── Document section

How do you calculate the maximum duty cycle allowed vs the amount on current/force applied?Arrow

Below is the maximum-allowable duty cycle for your application given the percentage of input current over the continuous current rating:

For example: If your actuator has a continuous current rating of 10 A and a continuous force rating of 1000 lbf, this means it will take about 10 A to produce 1000 lbf of force, or 5 A to produce 500 lbf of force, and so on. What if you need to push more than 1000 lbf? In most cases, you would look at a stronger stator or a larger actuator. What if it’s only for a few seconds? Could you over-work the current actuator? Well the answer is yes, and calculating by how much isn’t too difficult.

Let’s say you need to push 1500 lbf. This would be equivalent to 1.5x the continuous current rating of 10 A. If you look below, the graph recommends no more than a 22% duty cycle in this case. This means you can run the actuator 22% of the time at 15 A without overheating. The other 78% of the time, it needs to be off/cooling.

How long can you run at peak current?

Not a simple question, nor a simple answer. In reality, so many things affect this (how the system is built and how well the actuator is able to dissipate heat, are there additional heat sinks, particles in the air, degree of vacuum, new starting temp each time? (i.e. doesn’t always start from cold, etc.). Therefore, accurate times and temperature are quite difficult to estimate.

────

Instruction 1
Show every line of the records below that contains the string "banner".

── Data excerpts

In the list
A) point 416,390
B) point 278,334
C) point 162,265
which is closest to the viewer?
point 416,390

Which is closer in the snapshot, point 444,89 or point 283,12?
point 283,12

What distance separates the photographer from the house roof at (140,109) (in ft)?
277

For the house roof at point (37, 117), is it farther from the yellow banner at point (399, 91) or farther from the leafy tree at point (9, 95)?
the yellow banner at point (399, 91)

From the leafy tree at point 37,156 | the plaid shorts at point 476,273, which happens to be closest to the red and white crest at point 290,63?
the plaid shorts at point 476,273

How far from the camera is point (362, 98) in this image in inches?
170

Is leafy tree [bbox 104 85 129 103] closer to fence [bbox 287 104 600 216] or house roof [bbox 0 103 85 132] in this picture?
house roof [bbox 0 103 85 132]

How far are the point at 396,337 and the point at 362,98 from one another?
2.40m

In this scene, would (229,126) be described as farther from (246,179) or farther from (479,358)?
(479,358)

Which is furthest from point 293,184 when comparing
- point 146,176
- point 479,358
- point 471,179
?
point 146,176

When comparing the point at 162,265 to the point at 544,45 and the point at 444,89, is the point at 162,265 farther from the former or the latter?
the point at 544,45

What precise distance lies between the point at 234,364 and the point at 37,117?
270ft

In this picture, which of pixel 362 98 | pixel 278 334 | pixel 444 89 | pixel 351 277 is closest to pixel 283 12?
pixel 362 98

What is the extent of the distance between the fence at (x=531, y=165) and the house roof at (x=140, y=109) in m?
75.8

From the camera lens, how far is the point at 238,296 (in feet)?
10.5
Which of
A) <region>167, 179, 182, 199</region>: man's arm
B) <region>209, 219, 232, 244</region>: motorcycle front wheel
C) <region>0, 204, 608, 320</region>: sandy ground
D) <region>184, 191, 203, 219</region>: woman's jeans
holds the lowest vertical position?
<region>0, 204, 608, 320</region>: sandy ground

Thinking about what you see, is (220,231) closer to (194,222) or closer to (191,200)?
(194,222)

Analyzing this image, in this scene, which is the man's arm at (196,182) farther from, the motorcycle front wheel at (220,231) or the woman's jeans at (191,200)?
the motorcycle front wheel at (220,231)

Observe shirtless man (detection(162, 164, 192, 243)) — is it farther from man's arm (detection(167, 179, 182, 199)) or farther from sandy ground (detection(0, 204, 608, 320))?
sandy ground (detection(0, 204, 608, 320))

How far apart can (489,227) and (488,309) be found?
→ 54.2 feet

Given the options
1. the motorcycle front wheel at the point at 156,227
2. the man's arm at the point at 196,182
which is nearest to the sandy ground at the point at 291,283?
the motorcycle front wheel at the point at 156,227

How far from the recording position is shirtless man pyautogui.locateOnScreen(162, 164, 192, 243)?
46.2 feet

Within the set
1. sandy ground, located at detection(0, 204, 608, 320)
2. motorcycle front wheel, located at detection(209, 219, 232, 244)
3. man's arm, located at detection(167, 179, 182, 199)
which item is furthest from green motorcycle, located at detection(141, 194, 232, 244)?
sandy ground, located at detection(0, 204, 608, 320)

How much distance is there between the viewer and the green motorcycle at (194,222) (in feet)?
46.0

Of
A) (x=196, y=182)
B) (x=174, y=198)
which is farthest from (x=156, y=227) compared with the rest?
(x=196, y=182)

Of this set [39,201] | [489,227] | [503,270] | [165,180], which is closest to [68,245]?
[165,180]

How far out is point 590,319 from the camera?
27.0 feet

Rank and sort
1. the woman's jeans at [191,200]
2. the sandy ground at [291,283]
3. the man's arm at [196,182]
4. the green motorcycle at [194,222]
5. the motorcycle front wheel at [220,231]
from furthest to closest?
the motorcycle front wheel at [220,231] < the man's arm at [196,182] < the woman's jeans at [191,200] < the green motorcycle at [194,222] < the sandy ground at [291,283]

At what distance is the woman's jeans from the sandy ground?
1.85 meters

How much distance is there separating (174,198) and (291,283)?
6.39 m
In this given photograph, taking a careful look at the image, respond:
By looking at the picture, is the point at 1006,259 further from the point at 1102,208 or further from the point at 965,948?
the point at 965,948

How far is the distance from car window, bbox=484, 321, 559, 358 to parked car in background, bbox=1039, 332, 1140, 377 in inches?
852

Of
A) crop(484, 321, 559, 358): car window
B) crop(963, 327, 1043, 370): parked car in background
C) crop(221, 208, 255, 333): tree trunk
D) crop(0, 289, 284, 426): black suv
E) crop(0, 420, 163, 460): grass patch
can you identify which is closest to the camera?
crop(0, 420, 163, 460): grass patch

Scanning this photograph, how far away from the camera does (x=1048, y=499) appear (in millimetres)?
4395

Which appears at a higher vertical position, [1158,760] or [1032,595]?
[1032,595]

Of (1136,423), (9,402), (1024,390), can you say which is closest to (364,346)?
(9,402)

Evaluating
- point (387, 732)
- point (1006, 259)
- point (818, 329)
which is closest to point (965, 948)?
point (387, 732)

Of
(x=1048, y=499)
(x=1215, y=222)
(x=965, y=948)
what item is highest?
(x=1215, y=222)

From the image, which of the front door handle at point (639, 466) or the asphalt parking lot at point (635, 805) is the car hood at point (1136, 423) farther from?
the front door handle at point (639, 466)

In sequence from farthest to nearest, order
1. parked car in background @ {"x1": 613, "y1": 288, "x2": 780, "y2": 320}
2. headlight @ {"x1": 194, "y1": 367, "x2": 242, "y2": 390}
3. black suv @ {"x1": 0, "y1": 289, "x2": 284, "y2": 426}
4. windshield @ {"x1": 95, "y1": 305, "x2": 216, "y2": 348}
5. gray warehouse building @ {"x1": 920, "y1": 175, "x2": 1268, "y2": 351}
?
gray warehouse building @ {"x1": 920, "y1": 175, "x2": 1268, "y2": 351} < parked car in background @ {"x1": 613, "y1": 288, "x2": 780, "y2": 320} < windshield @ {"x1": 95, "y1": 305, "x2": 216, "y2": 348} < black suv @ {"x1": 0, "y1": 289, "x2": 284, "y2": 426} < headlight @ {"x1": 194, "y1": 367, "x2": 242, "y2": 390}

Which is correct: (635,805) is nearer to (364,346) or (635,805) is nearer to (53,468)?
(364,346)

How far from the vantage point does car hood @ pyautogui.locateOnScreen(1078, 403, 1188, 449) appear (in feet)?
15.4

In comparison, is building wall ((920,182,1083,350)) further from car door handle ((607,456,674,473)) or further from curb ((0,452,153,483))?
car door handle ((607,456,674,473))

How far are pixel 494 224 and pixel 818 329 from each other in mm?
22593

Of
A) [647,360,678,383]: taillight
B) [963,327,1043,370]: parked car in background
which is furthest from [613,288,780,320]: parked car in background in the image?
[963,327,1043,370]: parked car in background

────

Instruction 2
Duplicate the full actuator duty cycle passage above, word for word.

Output 1
For the house roof at point (37, 117), is it farther from the yellow banner at point (399, 91) or farther from the leafy tree at point (9, 95)?
the yellow banner at point (399, 91)

Output 2
How do you calculate the maximum duty cycle allowed vs the amount on current/force applied?Arrow

Below is the maximum-allowable duty cycle for your application given the percentage of input current over the continuous current rating:

For example: If your actuator has a continuous current rating of 10 A and a continuous force rating of 1000 lbf, this means it will take about 10 A to produce 1000 lbf of force, or 5 A to produce 500 lbf of force, and so on. What if you need to push more than 1000 lbf? In most cases, you would look at a stronger stator or a larger actuator. What if it’s only for a few seconds? Could you over-work the current actuator? Well the answer is yes, and calculating by how much isn’t too difficult.

Let’s say you need to push 1500 lbf. This would be equivalent to 1.5x the continuous current rating of 10 A. If you look below, the graph recommends no more than a 22% duty cycle in this case. This means you can run the actuator 22% of the time at 15 A without overheating. The other 78% of the time, it needs to be off/cooling.

How long can you run at peak current?

Not a simple question, nor a simple answer. In reality, so many things affect this (how the system is built and how well the actuator is able to dissipate heat, are there additional heat sinks, particles in the air, degree of vacuum, new starting temp each time? (i.e. doesn’t always start from cold, etc.). Therefore, accurate times and temperature are quite difficult to estimate.